As SARS-CoV-2 continues to mutate we demonstrate the performance of Optimer reagents to the South African, UK and Danish variants.  

In the summer of 2020 we focused our rapid Optimer development platform on delivering reagents for the SARS-CoV-2 spike and nucleocapsid proteins to help beat COVID-19. As the pandemic has evolved, mutations in the virus have emerged. These new strains of SARS-CoV-2 are in some instances more virulent and worries have arisen about their spread, detection and the potential of the approved vaccines to tackle these new variants. 
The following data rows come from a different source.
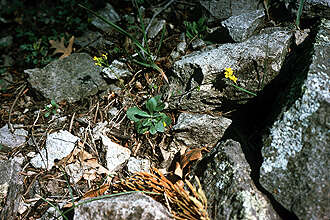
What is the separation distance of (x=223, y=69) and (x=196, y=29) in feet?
3.09

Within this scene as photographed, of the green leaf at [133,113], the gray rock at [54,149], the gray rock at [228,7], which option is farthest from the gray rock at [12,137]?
the gray rock at [228,7]

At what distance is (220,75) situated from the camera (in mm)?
2451

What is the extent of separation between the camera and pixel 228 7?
313 centimetres

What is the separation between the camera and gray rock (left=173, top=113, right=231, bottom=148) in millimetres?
2426

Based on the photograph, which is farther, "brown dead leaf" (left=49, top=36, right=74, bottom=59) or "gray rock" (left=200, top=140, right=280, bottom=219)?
"brown dead leaf" (left=49, top=36, right=74, bottom=59)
Why do SARS-CoV-2 tests need to detect the new variants? 

Many countries are using rapid antigen tests to help track and prevent the spread of the coronavirus, while public health officials rush to vaccinate. But to ensure proper detection within communities it is important that all tests being used not only recognise the original wild type (WT) virus but all subsequent strains too. If the affinity reagents used in these assays fail to detect the new variants, any tests that rely on such reagents would no longer recognise the most virulent strains. This could lead to another spike in COVID-19 case numbers and many more deaths. At worst, higher transmission rates may give the virus a chance to mutate further and result in the vaccines being ineffective. 
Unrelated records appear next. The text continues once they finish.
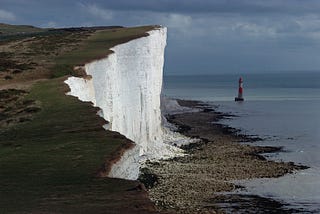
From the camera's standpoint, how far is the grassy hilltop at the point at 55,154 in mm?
10469

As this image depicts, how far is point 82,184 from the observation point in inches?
462

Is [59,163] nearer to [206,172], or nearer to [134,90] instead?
[206,172]

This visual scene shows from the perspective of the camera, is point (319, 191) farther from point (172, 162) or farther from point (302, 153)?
point (302, 153)

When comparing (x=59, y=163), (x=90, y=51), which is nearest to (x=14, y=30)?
(x=90, y=51)

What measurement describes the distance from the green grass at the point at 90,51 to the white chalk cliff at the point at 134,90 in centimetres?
94

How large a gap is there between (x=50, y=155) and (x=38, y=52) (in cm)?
2822

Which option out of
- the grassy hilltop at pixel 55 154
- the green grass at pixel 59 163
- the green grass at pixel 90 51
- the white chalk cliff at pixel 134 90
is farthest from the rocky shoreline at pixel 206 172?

Optimers recognize the new SARS-CoV-2 variants

At the start of February, our Optimer reagents to SARS-CoV-2 recognition binding domain (RBD) were shown to bind both the WT and new highly virulent UK mutation with similar performance. Any assays based on these reagents would be able to detect individuals with the new UK SARS-CoV-2 variant.  

Further analysis at Aptamer Group has shown that the S protein selective Optimers are able to bind three of the major SARS-CoV-2 variants  

  • In October 2020, the South African variant, B.1.351, emerged that is showing the ability to reduce the efficacy of the developed vaccines.  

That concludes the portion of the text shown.